The announcement by the Bankers Association of Malawi (BAM) to introduce a 16.5 percent Value Added Tax (VAT) on various banking services that its members offer to their customers, attracted an immediate public reaction after it was made on Thursday.
The statement signed by BAM’s Acting Chief Executive Officer, Lyness Nkungula, says the association made the decision following a recent parliamentary amendment to VAT Act.
“Bankers Association of Malawi on behalf of its members…. would like to inform the general public that from 1st November, 2021 some of its banking services will attract Value Added Tax (VAT) at 16.5 percent,” reads the statement in part.
The development sparked a national debate with people protesting the pronouncement saying charging customers on every banking transaction only serves to stifle the economic well-being of Malawians, most of whom earn their livelihoods through precarious informal jobs.
Prevailing comments on the social media indicate that people expect the banks to start charging 16.5 percent VAT on bank transactions such as deposits and withdrawals.

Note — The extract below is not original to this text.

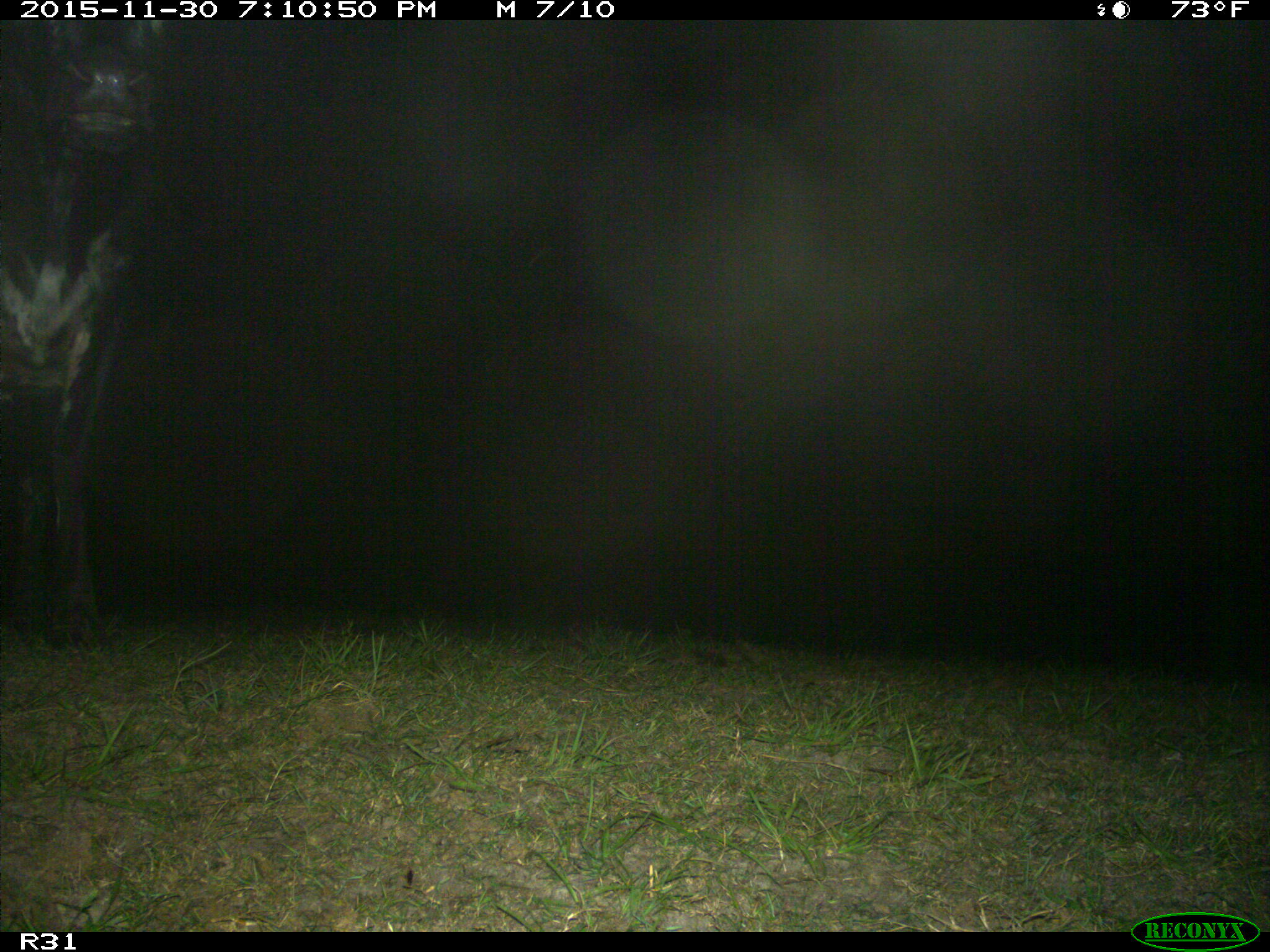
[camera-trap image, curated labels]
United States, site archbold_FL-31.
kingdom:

“This means that the government introduced MK100,000.00 free tax band is now useless as it will be eaten away by the banks,” notes one commentator.
Economist, Prof. Ben Kalua explains that the introduction of the tax on banking services will not directly affect low income people because they rarely, if at all, use banking services.
“It is a welcome move since poor people are already financially excluded from using banking services,” says Kalua.
However, the Malawi Revenue Authority (MRA) has cleared the mist saying the BAM statement has misled the public because the tax measure does not in any way affect normal banking transactions such as deposits and withdrawal of money.
Briefing the press, MRA Deputy Commissioner, Henry Ngutwa, explained that parliamentary amendment is intended to ensure that banks must meet their obligation of settling 16.5 percent of what they charge their customers on non-related banking services such as printing bank services, ATM charges and fees for processing credits.
The revenue generating body has also said, following the clarification, it does not expect banks to increase their charges.
But commenting on the merits of the Act to clarify banking services and widen the tax base, Prof. Betchani Tchereni says the tax initiative is part of Malawi’s drive towards creating internal sources of revenue as the country drifts away from external sources of income.
“We really need to broaden our tax base,” he says observing that the country experiences pressure to implement its developmental programmes because its development financing is heavily and hugely dependent on external sources as less than 50 percent of its population pay taxes. “We really need to have our own sources of income so that we can do more infrastructure developments and provide social services of higher quality,” Tchereni says but was also quick to note that the proposed tax was likely to affect the customer base of various banking institutions as low income generating people will probably decide to seek for other money saving means in a bid to run away from the 16.5 percent banking VAT.